Mas-calzone … mi scusi.. ma proprio non riesco a capire come abbiano potuto pubblicare un commento del genere che, oltre ad essere segno di una grossa cafonaggine, rappresenta anche un’offesa per coloro che NON la pensano come lei…. Vede.. se lei la pensa in un modo. ce ne sono tantissimi altri che la pensano in un altro modo. Infine a lei non interessa se io ho 57 o 53 anni o sono del 57 o del 75 .. vede.. forse qualcuno (magari il suo maestro…) non le ha spiegato che nella vita non sempre si può avere quello che si vuole… e bisogna rispettare SEMPRE le convinzioni altrui… sempre che non vengano a ledere la sua persona o le cose altrui…
Visto che io manco la conosco (.. e le assicuro che per me E’ UN GROSSO PIACERE NON CONOSCERLA) lei non ha nessun diritto di offendermi ne’ di darmi della maleducata… se mai è lei un gran CAFONE…
SPERO NELLA PROVVIDENZA DIVINA che possa spargerle un po’ di sale nel cervello ed un po’ di rispetto verso tutti gli esseri viventi… anche quelli che hanno le penne e fanno la cacchina (come lei…… perchè, per caso lei soffre di stitichezza???)

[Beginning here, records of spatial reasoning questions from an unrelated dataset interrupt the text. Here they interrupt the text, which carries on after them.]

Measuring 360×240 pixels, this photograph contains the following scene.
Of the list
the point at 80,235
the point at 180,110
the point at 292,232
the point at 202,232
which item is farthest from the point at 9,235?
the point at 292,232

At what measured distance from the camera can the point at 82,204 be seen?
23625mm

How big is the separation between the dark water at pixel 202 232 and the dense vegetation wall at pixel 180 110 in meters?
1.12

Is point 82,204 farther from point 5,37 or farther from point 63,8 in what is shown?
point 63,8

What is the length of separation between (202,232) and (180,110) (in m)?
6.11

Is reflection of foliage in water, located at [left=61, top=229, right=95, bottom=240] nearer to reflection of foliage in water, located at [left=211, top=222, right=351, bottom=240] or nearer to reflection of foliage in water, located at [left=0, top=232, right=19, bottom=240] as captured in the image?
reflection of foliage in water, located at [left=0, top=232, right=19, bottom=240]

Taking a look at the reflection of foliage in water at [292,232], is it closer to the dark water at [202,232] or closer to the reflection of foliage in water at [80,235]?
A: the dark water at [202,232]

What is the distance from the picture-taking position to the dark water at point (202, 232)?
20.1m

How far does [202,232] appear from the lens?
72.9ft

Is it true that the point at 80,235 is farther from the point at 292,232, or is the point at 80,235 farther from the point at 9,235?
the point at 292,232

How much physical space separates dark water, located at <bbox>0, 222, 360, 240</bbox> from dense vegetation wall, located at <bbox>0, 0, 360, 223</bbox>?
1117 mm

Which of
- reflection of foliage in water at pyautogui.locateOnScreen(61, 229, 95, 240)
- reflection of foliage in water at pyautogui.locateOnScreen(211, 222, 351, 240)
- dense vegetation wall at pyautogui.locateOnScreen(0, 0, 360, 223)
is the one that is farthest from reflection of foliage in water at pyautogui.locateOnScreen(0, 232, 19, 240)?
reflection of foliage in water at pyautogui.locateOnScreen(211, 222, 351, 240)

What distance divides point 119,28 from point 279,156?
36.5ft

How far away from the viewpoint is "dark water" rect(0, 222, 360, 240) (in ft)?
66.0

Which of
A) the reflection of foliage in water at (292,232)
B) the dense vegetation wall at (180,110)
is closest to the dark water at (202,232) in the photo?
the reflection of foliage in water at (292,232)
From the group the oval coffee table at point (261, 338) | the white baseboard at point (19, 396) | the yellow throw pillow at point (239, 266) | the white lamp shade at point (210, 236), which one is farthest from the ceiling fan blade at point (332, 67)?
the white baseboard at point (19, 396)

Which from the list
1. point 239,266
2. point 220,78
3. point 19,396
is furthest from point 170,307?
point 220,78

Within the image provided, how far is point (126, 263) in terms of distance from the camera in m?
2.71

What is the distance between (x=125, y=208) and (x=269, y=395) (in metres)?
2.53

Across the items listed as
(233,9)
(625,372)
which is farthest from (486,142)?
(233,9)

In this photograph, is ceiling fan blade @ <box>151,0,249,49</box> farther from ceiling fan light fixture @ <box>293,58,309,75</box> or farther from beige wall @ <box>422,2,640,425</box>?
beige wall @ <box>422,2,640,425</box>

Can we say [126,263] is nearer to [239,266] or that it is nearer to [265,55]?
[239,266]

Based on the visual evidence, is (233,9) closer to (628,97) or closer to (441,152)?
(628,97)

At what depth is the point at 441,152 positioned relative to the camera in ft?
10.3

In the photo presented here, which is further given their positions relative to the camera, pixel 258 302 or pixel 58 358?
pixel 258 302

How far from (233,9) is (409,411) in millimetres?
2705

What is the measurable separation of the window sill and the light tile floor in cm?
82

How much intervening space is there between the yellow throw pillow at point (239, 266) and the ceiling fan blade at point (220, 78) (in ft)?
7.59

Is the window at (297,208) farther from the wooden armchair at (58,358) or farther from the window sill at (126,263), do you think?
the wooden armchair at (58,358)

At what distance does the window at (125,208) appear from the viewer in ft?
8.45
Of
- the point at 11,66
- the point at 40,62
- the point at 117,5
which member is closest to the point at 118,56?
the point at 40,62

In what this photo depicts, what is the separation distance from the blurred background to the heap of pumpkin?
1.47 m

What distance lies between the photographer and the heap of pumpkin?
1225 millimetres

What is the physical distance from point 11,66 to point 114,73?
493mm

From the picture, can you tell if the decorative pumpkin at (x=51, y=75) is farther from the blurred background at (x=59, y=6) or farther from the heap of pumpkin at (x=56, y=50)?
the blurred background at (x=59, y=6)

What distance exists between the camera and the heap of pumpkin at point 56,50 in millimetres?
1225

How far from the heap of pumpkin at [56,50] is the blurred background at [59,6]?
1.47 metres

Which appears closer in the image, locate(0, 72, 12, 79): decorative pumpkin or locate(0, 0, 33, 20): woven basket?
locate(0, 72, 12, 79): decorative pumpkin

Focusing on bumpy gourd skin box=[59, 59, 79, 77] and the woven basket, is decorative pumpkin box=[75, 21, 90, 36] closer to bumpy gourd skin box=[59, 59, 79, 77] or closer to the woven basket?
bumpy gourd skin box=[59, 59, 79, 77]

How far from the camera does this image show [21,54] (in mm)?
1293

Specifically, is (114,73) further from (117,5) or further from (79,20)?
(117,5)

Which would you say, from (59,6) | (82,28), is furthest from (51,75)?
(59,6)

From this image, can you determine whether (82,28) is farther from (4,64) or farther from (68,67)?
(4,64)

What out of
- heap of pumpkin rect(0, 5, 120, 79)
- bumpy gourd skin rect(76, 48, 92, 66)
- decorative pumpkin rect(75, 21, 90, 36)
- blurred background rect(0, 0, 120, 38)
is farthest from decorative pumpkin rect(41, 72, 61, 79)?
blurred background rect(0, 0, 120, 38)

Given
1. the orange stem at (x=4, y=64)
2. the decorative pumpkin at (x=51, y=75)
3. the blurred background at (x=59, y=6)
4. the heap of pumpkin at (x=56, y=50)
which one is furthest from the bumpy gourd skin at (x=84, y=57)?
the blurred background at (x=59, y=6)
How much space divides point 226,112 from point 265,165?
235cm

Infine le ricordo che i famigerati PICCIONI sono PER LEGGE considerati FAUNA SELVAGGIA e come tali sono tutelati… E NESSUNO può proibire di offrire loro cibo — soprattutto perchè quel cibo che viene loro offerto è il prodotto studiato da molte persone MOOOLTO più colti di lei e di me che contiene una sostanza atta a contenere le nascite e… quindi alla NON PROLIFERAZIONE.
Un consiglio… prima mettere in atto la tastiera del suo pc…. si informi…!

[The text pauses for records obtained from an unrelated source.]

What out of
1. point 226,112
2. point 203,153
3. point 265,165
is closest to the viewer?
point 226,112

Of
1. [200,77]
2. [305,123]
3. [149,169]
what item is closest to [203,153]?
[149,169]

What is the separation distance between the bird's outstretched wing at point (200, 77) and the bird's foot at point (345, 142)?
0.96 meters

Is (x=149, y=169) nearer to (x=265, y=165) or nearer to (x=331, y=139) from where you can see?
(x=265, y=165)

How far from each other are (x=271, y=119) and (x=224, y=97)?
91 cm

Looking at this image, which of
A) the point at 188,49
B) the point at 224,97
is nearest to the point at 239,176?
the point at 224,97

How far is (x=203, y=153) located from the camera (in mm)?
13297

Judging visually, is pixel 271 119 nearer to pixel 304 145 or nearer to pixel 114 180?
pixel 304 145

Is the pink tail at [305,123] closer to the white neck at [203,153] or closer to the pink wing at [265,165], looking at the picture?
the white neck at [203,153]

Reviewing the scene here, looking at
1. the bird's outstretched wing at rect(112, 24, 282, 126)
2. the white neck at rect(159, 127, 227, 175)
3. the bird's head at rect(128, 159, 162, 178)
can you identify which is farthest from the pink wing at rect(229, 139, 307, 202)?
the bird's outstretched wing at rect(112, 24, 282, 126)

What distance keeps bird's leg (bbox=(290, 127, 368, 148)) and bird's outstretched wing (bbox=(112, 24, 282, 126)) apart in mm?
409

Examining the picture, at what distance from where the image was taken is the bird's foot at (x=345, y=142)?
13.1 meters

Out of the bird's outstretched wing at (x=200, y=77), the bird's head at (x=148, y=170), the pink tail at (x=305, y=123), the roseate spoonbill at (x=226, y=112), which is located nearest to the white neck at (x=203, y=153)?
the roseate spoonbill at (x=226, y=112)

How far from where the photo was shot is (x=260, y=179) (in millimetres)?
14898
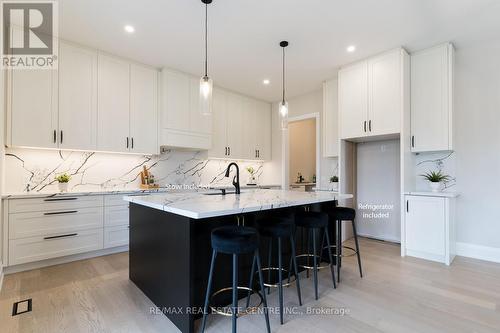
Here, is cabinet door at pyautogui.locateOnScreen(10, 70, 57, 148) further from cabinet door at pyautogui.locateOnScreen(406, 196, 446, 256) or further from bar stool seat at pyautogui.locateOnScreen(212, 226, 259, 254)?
cabinet door at pyautogui.locateOnScreen(406, 196, 446, 256)

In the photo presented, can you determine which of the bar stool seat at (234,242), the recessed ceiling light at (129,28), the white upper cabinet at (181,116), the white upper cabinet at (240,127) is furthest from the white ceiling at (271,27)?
the bar stool seat at (234,242)

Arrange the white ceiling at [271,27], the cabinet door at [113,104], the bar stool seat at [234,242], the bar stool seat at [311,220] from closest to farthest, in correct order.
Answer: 1. the bar stool seat at [234,242]
2. the bar stool seat at [311,220]
3. the white ceiling at [271,27]
4. the cabinet door at [113,104]

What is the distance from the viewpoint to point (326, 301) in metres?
2.20

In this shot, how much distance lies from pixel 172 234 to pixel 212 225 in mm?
313

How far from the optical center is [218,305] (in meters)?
2.04

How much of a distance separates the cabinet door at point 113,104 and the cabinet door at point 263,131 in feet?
9.49

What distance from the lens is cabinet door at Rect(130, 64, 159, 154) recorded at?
379 centimetres

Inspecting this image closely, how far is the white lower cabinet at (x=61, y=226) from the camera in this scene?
275 centimetres

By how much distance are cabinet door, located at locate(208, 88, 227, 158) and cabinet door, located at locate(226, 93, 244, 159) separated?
4.0 inches

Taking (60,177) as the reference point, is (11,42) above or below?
above

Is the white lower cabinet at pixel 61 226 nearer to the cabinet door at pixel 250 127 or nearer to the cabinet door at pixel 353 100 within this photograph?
the cabinet door at pixel 250 127

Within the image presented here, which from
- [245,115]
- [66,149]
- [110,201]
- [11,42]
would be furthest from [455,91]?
[11,42]

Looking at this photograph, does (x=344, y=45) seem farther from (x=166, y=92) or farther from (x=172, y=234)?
(x=172, y=234)

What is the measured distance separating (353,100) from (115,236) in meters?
4.05
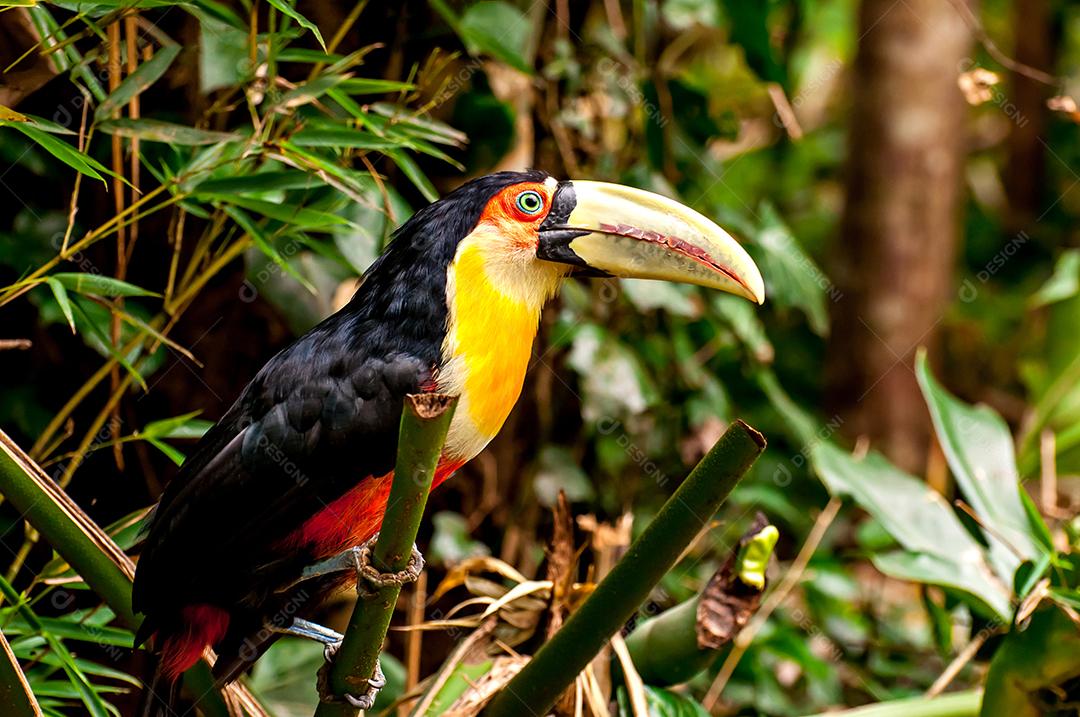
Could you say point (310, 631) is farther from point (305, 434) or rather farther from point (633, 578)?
point (633, 578)

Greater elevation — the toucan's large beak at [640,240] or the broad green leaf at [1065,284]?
the toucan's large beak at [640,240]

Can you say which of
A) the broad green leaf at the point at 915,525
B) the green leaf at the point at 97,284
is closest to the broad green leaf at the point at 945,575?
the broad green leaf at the point at 915,525

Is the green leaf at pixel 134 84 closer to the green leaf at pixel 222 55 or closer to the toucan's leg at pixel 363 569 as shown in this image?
the green leaf at pixel 222 55

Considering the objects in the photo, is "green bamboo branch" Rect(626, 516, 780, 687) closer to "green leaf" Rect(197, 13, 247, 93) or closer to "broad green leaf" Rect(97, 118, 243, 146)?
"broad green leaf" Rect(97, 118, 243, 146)

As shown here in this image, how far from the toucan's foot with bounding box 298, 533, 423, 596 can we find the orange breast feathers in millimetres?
176

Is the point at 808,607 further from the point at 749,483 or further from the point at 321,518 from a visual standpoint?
the point at 321,518

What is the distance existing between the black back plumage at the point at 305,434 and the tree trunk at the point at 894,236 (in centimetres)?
281

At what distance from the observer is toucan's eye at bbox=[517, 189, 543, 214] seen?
165cm

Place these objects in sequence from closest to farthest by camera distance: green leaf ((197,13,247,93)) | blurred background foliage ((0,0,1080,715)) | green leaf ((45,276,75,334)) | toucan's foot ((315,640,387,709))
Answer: toucan's foot ((315,640,387,709))
green leaf ((45,276,75,334))
blurred background foliage ((0,0,1080,715))
green leaf ((197,13,247,93))

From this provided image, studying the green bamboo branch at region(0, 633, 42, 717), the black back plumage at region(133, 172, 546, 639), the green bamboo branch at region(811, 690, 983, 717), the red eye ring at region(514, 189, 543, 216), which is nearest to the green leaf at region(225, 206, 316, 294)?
the black back plumage at region(133, 172, 546, 639)

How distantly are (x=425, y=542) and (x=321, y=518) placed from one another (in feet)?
3.59

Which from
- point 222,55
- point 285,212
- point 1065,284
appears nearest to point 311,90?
point 285,212

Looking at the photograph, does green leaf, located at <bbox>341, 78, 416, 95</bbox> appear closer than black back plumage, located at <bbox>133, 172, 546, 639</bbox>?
No

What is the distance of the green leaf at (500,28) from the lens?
2238 mm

E’ iniziato il secondo mese di cure al mio gatto diabetico … sta’ meglio ma la glicemia e’ ancora a 350 ….. e’ dura abituarlo a mangiare ad orari fissi …. due pasti al giorno ….. 30 grammi di costosissimi croccantini a pasto (deve perdere ancora un kg) … e fa’ fatica a mangiarli …. chissa’ perche’ li fanno cattivi.

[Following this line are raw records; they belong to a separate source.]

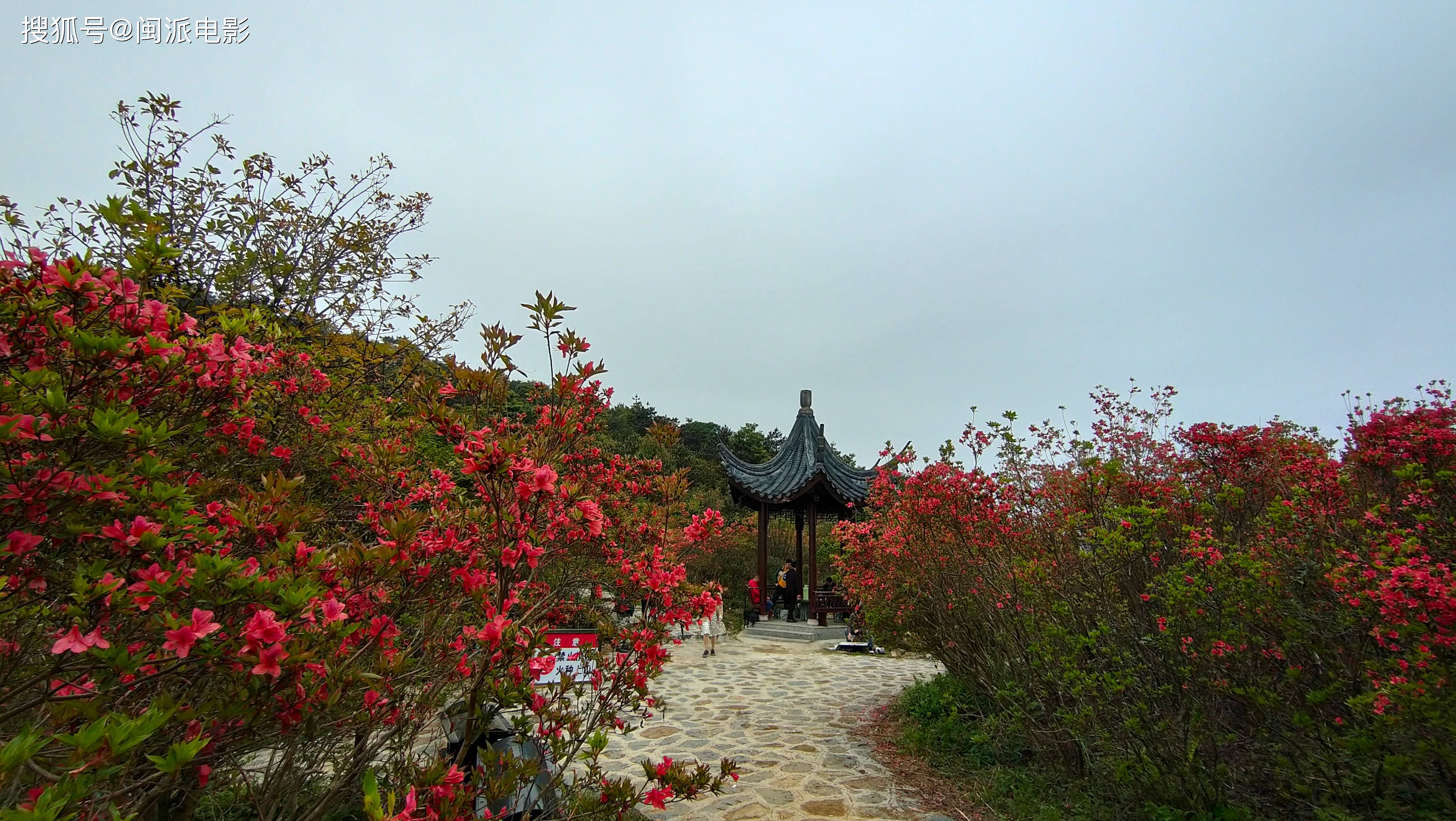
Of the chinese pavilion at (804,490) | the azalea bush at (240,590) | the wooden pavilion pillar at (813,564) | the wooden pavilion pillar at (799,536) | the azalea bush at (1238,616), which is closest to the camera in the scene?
the azalea bush at (240,590)

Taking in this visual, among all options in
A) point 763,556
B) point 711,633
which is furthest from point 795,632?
point 711,633

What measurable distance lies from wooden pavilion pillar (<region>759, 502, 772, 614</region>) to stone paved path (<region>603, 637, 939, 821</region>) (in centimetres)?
299

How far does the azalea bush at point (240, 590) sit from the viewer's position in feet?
4.08

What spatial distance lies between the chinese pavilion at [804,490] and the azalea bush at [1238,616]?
784 cm

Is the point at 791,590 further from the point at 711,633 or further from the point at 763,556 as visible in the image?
the point at 711,633

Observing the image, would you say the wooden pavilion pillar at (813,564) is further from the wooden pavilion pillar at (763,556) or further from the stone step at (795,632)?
the wooden pavilion pillar at (763,556)

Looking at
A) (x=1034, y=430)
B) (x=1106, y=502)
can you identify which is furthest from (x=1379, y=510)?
(x=1034, y=430)

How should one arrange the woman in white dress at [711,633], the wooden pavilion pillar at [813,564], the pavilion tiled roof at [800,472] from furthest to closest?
the pavilion tiled roof at [800,472]
the wooden pavilion pillar at [813,564]
the woman in white dress at [711,633]

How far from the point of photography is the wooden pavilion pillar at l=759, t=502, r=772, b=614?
522 inches

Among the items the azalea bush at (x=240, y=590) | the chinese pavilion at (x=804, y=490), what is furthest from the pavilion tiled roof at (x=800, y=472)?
the azalea bush at (x=240, y=590)

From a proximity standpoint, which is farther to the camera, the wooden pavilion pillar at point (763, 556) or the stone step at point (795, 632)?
the wooden pavilion pillar at point (763, 556)

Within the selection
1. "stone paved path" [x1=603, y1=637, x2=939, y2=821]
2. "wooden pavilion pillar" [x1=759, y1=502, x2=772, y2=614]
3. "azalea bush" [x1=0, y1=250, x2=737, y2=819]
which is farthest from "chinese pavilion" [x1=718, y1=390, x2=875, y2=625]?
"azalea bush" [x1=0, y1=250, x2=737, y2=819]

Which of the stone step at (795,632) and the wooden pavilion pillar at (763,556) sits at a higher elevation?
the wooden pavilion pillar at (763,556)

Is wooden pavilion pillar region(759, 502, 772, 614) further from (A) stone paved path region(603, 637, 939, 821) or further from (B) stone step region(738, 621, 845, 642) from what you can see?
(A) stone paved path region(603, 637, 939, 821)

Ma veniamo al cibo soministrato ai gatti che tutto sommato stanno meglio:
http://www.udacomuneroma.it/colonie_feline/index.asp
UDA sta’ per Ufficio Diritti degli Animali.
Viene indicato in modo abbastanza preciso come comportarsi con questi “vicini di casa”
trovo:
“…….. può contribuire donando al responsabile confezioni di cibo o avanzi che lo stesso provvederà a dare ai gatti, negli orari stabiliti e ai quali gli animali sono abituati, senza lasciare vassoi o carte per strada………”
inoltre:
“….È comunque consentito di lasciare una ciotola per l’acqua, soprattutto nel periodo estivo….”
A nome del mio gatto un normale gatto senza nobili ascendenti …… che ho raccolto per strada quando era grande come due dita e stava per essere ucciso da altri animali …. rispettiamo le regole di civile convivenza.
Caro Lui la plume… mi spiace davvero per il tuo micino… spero proprio che presto si possa riprendere e tornare a darti tanti amore come – sono sicura – ha sempre fatto!! Tutti gli animali – vedi – danno amore senza chiedere nulla!!! A volte basta solo una carezza… o una briciola di pane… e loro ti ricompensano con tutto il loro amore!!! Noi dobbiamo solo saperli ascoltare, saperli capire e… vedrai, anche il tuo micio ti parlerà e ti dirà: “Grazie!!! Ti voglio tanto bene!!! Non so perchà sto soffrendo.. ma so solo che tu mi stai curando e ti ringrazio!!!”
Uhm…certo che 45 (46 compreso il mio) commenti sui piccioni…
Non abbiamo proprio niente di meglio da fare eh!?
Con tutto il rispetto per gli animali -uomini e piccioni- s’intende….
La Signora Carla difende la sua arroganza dando agli altri dell’arrogante, la sua maleducazione dando agli altri del maleducato.
Va bene, facciamo pure la gara a chi non ha rispetto per il prossimo.
Fra me e lei vincerà sempre lei, convinta che la stagrande maggioranza degli esseri umani che odia le cagate in testa dei piccioni debba continuare a sopportare in silenzio !!!
In virtù di che cosa? Della sua arroganza, è ovvio.
Coltivi i suoi piccioni sul suo balcone, e poi ne riparleremo.












Ma i risultati di questa iniziativa che oggi ritorna di attualita’ quali sono?